The government, academic and healthcare sectors have responded to the needs of improving patient care transitions by engaging in research supporting the development of clinical and administrative models to address these challenges. For example, over the last two years an association, the National Transitions of Care Coalition (NTOCC) has joined groups of health plans, hospitals, health care companies, and government groups to provide publically available tips and tools for improving transitions of care.

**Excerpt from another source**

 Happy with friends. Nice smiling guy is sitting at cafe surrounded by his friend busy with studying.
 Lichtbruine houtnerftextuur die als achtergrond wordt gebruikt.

There are four care transition models that have gained significant traction over the last several years:

  • BOOST™ – Better Outcomes for Older Adults through Safe Transitions
  • CTI™ – Care Transitions Intervention
  • Project RED™ – Re-Engineered Discharge
  • TCM™ – Transitional Care Model

Each of these models has been designed to address the issues inherent with complex care transitions, particularly with patients having significant comorbidities and/or requiring chronic care management. Activities common to these models include:

  • Improved Discharge activities from Inpatient Setting (though discharge from any point of care to another may be involved as well)
  • Enhanced patient and care giver education and instruction including specific instructions on chronic conditions and medications
  • Care coordination with primary care and medical home as well as all other care providers and community resources
  • Coaching and system navigation by care team to encourage self-management and engage patient in follow up appointments

Care Transition programs will become increasingly important as Accountable Care Organizations move towards implementation of Patient-Centered Medical Home (PCMH) models in response to mounting evidence of clinical improvement to patient health, reduction of costs, as well as Affordable Care Act regulatory dictates.